One of the things that struck me upon joining Honeycomb was the seemingly laissez-faire approach we took towards internal SLOs. From my own research (beginning with the classic SRE book, following Google’s example), I came to these conclusions:
- SLOs are strict. They aren’t as binding as an SLA, but burning through your error budget is bad.
- SLOs/SLIs need to be documented somewhere, with a formal specification, and approved by stakeholders.
- SLOs should drive customer-level SLAs.
- Teams should be mandated to create a minimum number of SLOs for the services they own.
If you read the original SRE book when it was released, before the workbook came out, these conclusions all made sense. I tried to implement this approach at a startup or two with varying levels of success—and by “varying,” I mean “very little,” as I perhaps took the material in the book too literally and didn’t consider the context in which I applied it enough.

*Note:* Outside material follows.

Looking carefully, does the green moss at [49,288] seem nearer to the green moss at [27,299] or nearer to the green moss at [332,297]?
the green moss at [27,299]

The approach that the SRE book advocates—as most of us understand now—is great for Google, but none of us are Google (it seems that we all continue to learn this). The workbook, and Alex Hidalgo’s Implementing Service Level Objectives, both have great examples of some of the more successful implementations of SLOs.
Customer-oriented SLOs
One of the better things that I had taken away, at the time, was the customer orientation of their SLO approach: figure out what your customers care about, measure it, determine what an unacceptable level of service is, and alert on it. This, I found, is the best way to give upper management the big “are we up?” chart that they ask for (possibly as a symptom of low trust or confidence in engineering). If you’re running a basic web app, this could mean things like:
- The homepage takes less than one second to fully render.
- When submitting an order, there are no errors.
- Backend order processing completes in under 30 seconds.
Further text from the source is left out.